Exercise >> Print the line containing "genus: Aepyceros" and every later line of the records. Keep each one exactly as given, ending with the last.

Collected data
---
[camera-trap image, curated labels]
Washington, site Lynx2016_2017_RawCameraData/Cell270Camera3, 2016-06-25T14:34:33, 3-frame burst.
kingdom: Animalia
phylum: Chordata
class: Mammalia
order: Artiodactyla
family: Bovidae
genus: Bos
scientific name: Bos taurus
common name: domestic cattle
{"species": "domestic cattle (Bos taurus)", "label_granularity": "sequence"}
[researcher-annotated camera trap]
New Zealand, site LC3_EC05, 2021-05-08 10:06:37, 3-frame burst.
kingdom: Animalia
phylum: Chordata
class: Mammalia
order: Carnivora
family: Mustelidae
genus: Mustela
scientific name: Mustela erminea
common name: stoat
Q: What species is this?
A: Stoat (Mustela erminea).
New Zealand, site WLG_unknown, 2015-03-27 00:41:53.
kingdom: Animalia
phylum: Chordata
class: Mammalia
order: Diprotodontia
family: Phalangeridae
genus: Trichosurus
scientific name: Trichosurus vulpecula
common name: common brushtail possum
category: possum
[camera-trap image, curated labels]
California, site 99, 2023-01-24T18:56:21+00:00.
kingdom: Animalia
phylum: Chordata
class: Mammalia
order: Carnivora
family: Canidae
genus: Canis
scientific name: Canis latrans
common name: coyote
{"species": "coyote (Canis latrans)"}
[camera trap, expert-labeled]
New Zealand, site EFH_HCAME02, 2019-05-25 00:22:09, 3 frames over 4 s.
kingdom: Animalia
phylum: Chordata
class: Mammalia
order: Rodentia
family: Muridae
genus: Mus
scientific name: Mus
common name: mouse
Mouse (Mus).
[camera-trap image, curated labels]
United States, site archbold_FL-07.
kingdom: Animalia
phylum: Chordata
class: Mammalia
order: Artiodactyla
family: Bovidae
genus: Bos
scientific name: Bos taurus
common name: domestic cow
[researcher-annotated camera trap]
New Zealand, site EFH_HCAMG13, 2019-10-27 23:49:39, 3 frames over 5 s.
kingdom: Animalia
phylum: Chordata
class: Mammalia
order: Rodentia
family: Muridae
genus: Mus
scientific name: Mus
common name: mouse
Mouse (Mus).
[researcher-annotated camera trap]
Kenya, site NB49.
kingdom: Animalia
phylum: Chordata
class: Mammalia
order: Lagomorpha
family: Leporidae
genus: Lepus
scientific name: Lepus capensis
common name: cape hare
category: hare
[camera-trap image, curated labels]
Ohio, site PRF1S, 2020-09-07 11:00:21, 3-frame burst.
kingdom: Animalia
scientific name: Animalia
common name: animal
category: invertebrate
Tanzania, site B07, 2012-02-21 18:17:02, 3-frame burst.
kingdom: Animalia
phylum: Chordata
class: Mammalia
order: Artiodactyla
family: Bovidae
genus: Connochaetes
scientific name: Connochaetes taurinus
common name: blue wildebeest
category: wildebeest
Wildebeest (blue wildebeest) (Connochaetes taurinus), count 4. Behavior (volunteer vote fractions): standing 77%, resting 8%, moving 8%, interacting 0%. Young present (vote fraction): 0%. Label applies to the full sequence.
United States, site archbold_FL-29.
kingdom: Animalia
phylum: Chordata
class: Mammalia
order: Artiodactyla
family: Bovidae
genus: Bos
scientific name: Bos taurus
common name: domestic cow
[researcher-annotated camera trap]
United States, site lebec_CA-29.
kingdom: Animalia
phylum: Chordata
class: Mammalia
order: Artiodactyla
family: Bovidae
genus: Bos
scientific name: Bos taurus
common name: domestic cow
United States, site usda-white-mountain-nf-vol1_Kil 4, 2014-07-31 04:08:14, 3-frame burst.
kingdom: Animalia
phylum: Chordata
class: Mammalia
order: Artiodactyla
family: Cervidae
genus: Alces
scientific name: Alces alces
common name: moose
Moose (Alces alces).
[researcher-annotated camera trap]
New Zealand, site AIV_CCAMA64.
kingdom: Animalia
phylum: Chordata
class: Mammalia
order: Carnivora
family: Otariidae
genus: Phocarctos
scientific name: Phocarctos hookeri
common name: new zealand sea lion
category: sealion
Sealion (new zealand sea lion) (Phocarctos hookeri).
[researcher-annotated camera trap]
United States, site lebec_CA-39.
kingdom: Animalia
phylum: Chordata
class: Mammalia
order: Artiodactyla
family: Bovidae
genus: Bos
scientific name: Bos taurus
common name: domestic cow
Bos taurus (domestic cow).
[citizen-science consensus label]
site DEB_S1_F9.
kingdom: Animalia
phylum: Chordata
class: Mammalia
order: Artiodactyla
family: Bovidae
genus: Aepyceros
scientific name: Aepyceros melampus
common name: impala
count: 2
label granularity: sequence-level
---
Solution to this problem >>
genus: Aepyceros
scientific name: Aepyceros melampus
common name: impala
count: 2
label granularity: sequence-level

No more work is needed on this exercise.